→ **Required work**:
a - In the news report on converting carbon dioxide into fuel, rewrite the paragraph beginning "Craig A. Grimes, professor of electrical engineering" as a short bulleted list that keeps its main facts.
b - According to the news report on converting carbon dioxide into fuel, what metals formed the thin coating on the nanotubes?
c - Proceed with the news report on converting carbon dioxide into fuel, picking up after its final sentence.
#### Source document ####
Washington, March 6 (ANI): A new study by Penn State University researchers has determined that dual catalysts may be the key to efficiently turning carbon dioxide (CO2) and water vapor into methane and other hydrocarbons using titania nanotubes and solar power.
Burning fossil fuels like oil, gas and coal release large amounts of CO2, a greenhouse gas, into the atmosphere.
Rather than contribute to global climate change, producers could convert CO2 to a wide variety of hydrocarbons, but this makes sense to do only when using solar energy.
"Recycling of carbon dioxide via conversion into a high energy-content fuel, suitable for use in the existing hydrocarbon-based energy infrastructure, is an attractive option, however the process is energy intense and useful only if a renewable energy source can be used for the purpose," according to the researchers.
Craig A. Grimes, professor of electrical engineering at Penn State, and his team, used titanium dioxide nanotubes doped with nitrogen and coated with a thin layer of both copper and platinum to convert a mixture of carbon dioxide and water vapor to methane.
#### Stored rows ####
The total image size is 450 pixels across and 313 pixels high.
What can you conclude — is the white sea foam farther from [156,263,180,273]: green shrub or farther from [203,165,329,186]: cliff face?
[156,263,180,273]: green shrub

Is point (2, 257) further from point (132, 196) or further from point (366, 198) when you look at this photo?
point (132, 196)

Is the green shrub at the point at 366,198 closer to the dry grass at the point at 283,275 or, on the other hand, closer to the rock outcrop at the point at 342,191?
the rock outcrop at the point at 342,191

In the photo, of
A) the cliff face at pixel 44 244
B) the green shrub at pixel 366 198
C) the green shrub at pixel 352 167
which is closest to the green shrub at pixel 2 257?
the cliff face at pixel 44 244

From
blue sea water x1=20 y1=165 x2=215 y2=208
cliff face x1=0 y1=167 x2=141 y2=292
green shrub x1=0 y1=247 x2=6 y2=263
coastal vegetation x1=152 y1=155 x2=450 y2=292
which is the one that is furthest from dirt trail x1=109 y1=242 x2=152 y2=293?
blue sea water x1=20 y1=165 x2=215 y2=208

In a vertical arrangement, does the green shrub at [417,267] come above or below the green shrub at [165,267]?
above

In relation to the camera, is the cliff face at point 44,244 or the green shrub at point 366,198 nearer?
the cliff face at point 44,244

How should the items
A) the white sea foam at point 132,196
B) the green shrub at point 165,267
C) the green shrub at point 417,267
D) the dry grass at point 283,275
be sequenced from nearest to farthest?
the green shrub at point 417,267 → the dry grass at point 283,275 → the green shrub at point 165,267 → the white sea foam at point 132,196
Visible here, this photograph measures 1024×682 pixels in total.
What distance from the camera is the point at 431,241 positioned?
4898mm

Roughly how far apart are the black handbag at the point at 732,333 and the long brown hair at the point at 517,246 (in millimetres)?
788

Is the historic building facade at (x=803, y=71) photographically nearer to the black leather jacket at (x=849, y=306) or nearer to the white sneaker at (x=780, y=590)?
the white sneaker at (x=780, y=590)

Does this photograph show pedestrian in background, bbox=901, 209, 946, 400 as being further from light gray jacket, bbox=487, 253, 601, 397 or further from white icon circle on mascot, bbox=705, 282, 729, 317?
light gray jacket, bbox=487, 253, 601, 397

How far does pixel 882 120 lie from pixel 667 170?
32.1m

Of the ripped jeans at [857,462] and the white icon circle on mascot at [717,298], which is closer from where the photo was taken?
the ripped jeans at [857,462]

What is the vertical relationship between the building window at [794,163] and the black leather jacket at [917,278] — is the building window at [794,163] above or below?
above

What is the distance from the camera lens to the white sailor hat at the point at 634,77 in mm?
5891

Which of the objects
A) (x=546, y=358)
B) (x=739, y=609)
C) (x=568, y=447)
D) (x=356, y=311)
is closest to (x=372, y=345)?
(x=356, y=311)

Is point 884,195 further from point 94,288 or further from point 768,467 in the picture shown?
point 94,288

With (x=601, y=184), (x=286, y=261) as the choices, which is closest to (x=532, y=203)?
####
→ **Expected answers**:
a -
- Researcher: Craig A. Grimes, professor of electrical engineering at Penn State, with his team
- Material: titanium dioxide nanotubes doped with nitrogen
- Coating: a thin layer of both copper and platinum
- Process: converting a mixture of carbon dioxide and water vapor
- Product: methane

b - Copper and platinum.

c -
Using outdoor, visible light, they reported a 20-times higher yield of methane than previously published attempts conducted in laboratory conditions using intense ultraviolet exposures.
"Converting carbon dioxide and water to methane using photocatalysis is an appealing idea, but historically, attempts have had very low conversion rates," said Grimes.
"To get significant hydrocarbon reaction yields, requires an efficient photocatalyst that uses the maximum energy available in sunlight," he added.
The team used natural sunlight to test their nanotubes in a chamber containing a mix of water vapor and CO2.
They exposed the co-catalyst sensitized nanotubes to sunlight for 2.5 to 3.5 hours when the sun produced between 102 and 75 milliwatts for each square centimeter exposed.
The researchers found that nanotubes annealed at 600 degrees Celsius and coated with copper yielded the highest amounts of hydrocarbons and that the same nanotubes coated with platinum actually yielded more hydrogen, while the copper coated nanotubes produced more carbon monoxide.
When the team used a nanotube array with about half the surface coated in copper and the other half in platinum, they enhanced the hydrocarbon production and eliminated carbon monoxide.
The yield for these dual catalyst nanotubes was 163 parts per million hydrocarbons an hour for each square centimeter.
The yield from titania nanotubes without either copper or platinum catalysts is only about 10 parts per million.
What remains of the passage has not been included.